M
obile Workforce Management is the practice of allocating and reacting to the activities of field resources through a permanent data connection to your operations software. To optimise a mobile workforce means these resources (people, stock, and vehicles) are balanced between meeting SLAs, such as appointment times, and an acceptable quality of work, such as a first-time fix. It is only through an optimised balance that a business provides a sensible, scheduled workload for their field force, whilst remaining competitive.
Amongst the hundreds of possible data points to assist this optimisation—inventory, operative skills, and job completion analytics, (the list is ever growing)—all would be rendered useless without geolocation. What is the power of data-driven positioning, how has it evolved into code, and what does it mean for decision making in mobile workforce management? Here we introduce the concept and look at an example solution.

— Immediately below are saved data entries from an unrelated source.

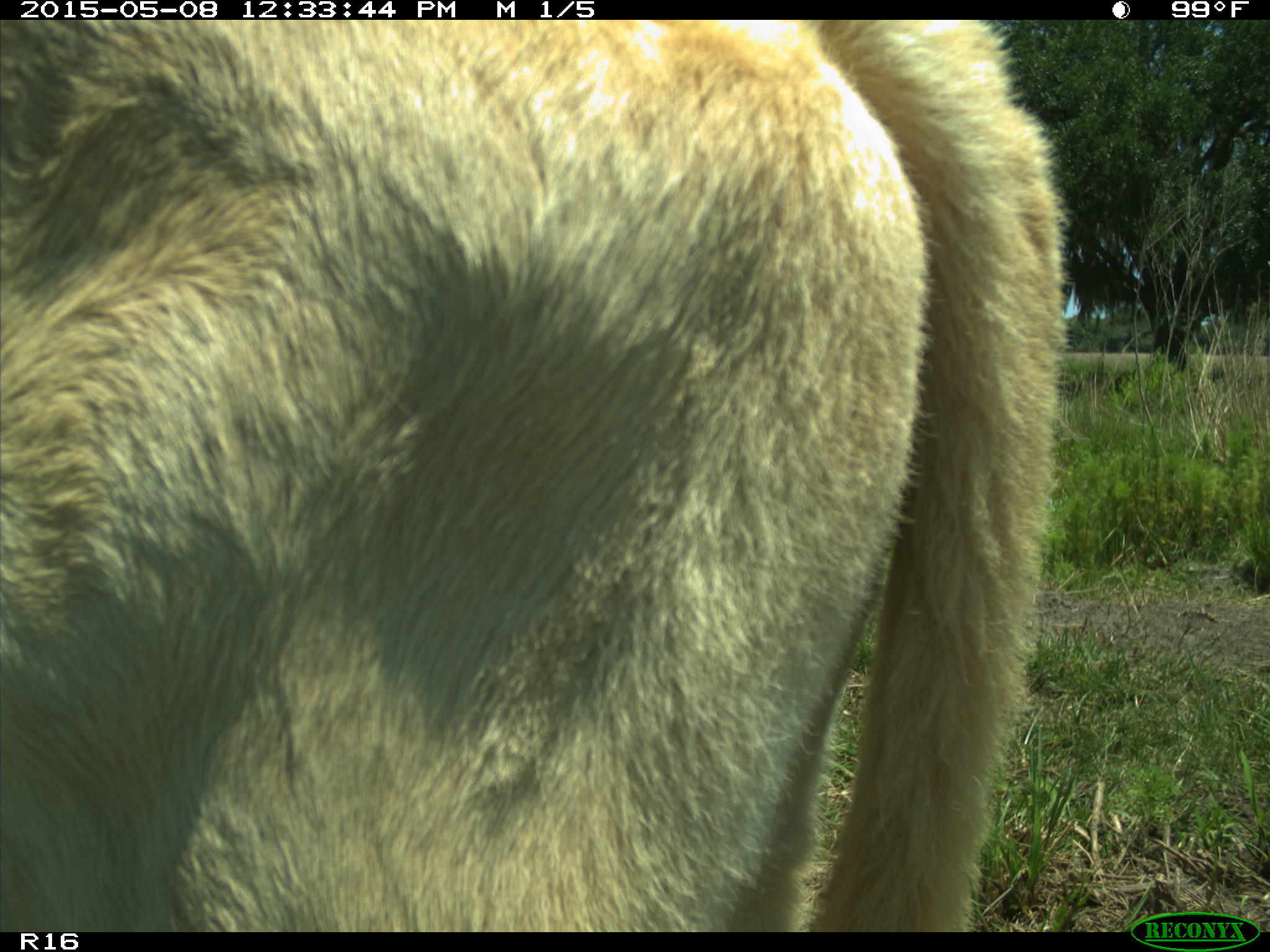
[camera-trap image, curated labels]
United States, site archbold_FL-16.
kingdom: Animalia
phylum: Chordata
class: Mammalia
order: Artiodactyla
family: Bovidae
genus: Bos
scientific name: Bos taurus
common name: domestic cow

THE BASICS: WHAT IS GEOLOCATION?
Geolocation in its rawest form is real-world location data. It has numerous use cases, covering planning, engineering, transport, logistics, insurance, telecommunications, and sales. Location-enabled field service apps are supplied data through a technical standard served by a Geographic Information System (GIS). This data feeds positioning into both applications of the scheduling relationship; dispatch (a scheduling server) and device (live field results). The combined business benefits of geolocation data is growing exponentially, with increased use of assistive devices in engineering, and the Internet of Things powering performance metrics for predictive maintenance.

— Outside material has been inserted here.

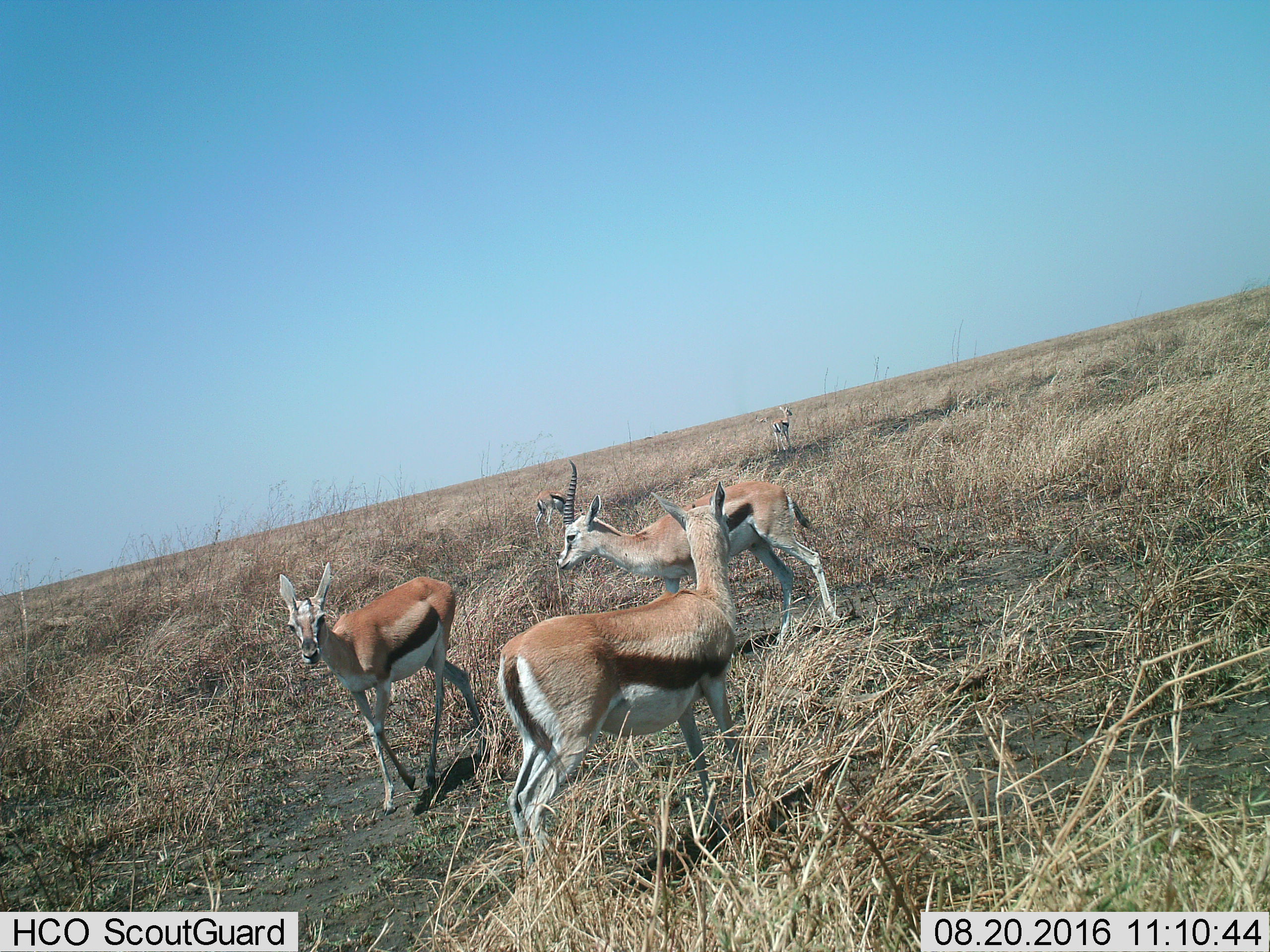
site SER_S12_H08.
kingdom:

WHAT IS GEOCODING IN MOBILE WORKFORCE MANAGEMENT?
However, solely using address data, such as a Post Code/ZIP Code is not optimal. It simply cannot account for the limitless variations that affect meeting a scheduled appointment time successfully. Intelligent scheduling conditions include road type, road length; even whether the address is on the left or right-hand side of the road or crosses a body of water.

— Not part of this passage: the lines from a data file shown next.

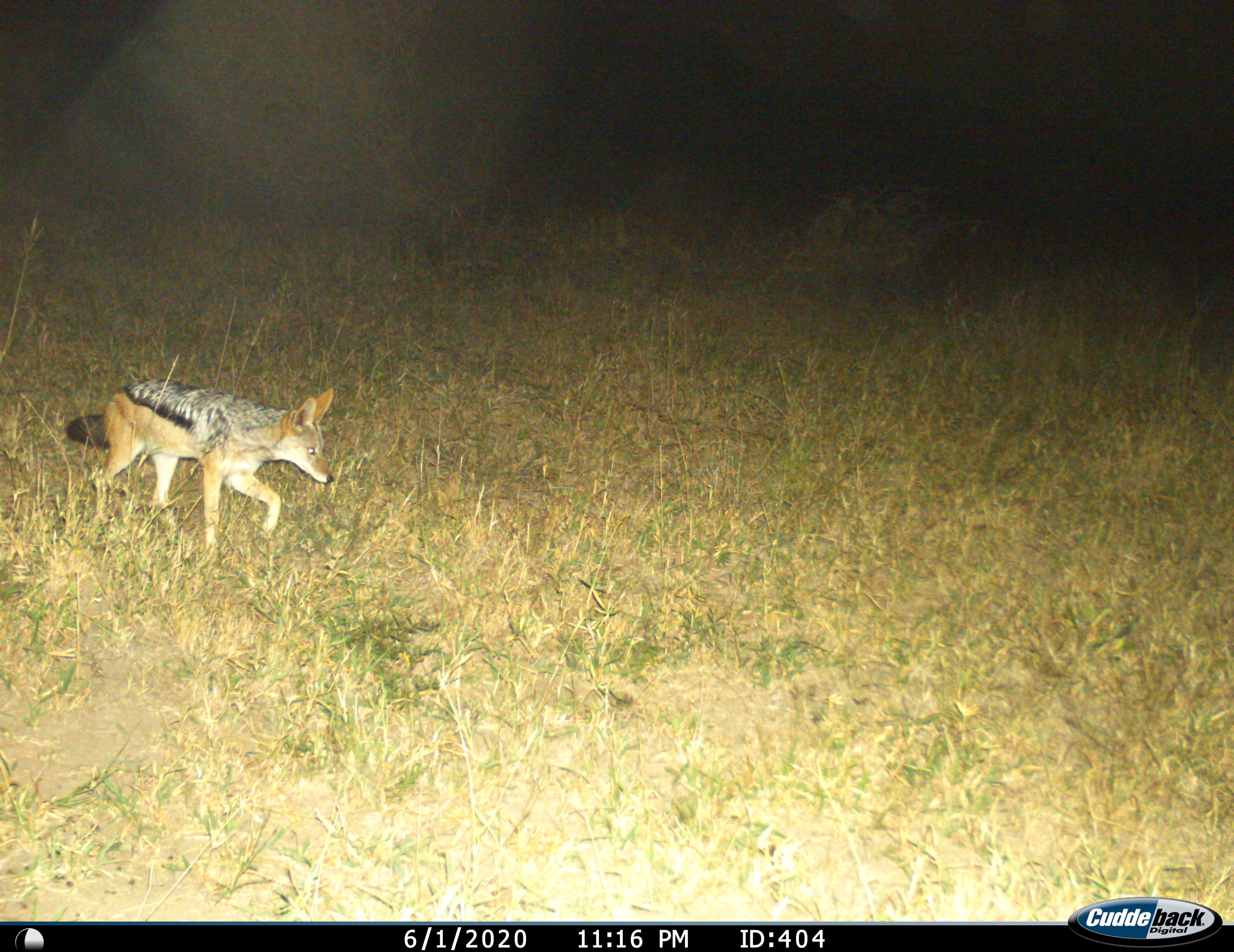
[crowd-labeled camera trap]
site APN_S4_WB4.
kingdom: Animalia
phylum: Chordata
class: Mammalia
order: Carnivora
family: Canidae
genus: Lupulella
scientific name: Lupulella mesomelas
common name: black-backed jackal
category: jackalblackbacked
Jackalblackbacked (black-backed jackal) (Lupulella mesomelas), count 1. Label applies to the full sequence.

Best-of-breed scheduling software, such as FLS VISITOUR, computes these additional properties in two ways. The first evolves multiple geolocation datasets into unique
geocodes. The second is to combine those geocodes into one software. Simply put, to truly optimise scheduling, highly detailed location data becomes code, and the FLS VISITOUR GIS Server and Dispatching Server is uniquely, a single programme to process that code.
HOW DOES GEOCODING OPTIMISE MOBILE WORKFORCE MANAGEMENT?
A system missing location intelligence cannot define travel speed, realistic distance, or arrival times. Therefore, geocoding must be the basis for optimising the entire routing and dispatch process. FLS VISITOUR goes further. The
PowerOpt scheduling algorithm consults many intuitive features built with geocodes, such as FLS Speed Profiles. Identifiers such as house numbers, junctions, one-way streets, and time-of-day driving data for trillions of journeys all contain geocode elements and are considered in routing results.
Tracking geocode data from mobile resources (people/vehicles in the field) into live maps allows planners to remove hard borders (patches) in favour of an overlapping radius. Old-fashioned service patches lead to unbalanced workloads for mobile workforces and inefficient routing when plans change. Scheduling within a radius results in less travel, a lower carbon footprint, and a happier field workforce.
Again, no reliance on third-party interfaces, such as calls to
Google Maps, what3words, or even
open source plugins, means scheduling within seconds, on one screen. More data built on geocode foundations, such as traffic jams and ongoing roadworks (like Britain’s 'Smart Motorways' effort) are instantly factored into scheduling results. Based on these parameters, FLS VISITOUR always calculates the fastest route, never the shortest. Reducing human involvement with administration means published routes can be clearly explained – and relied upon by your mobile workforce.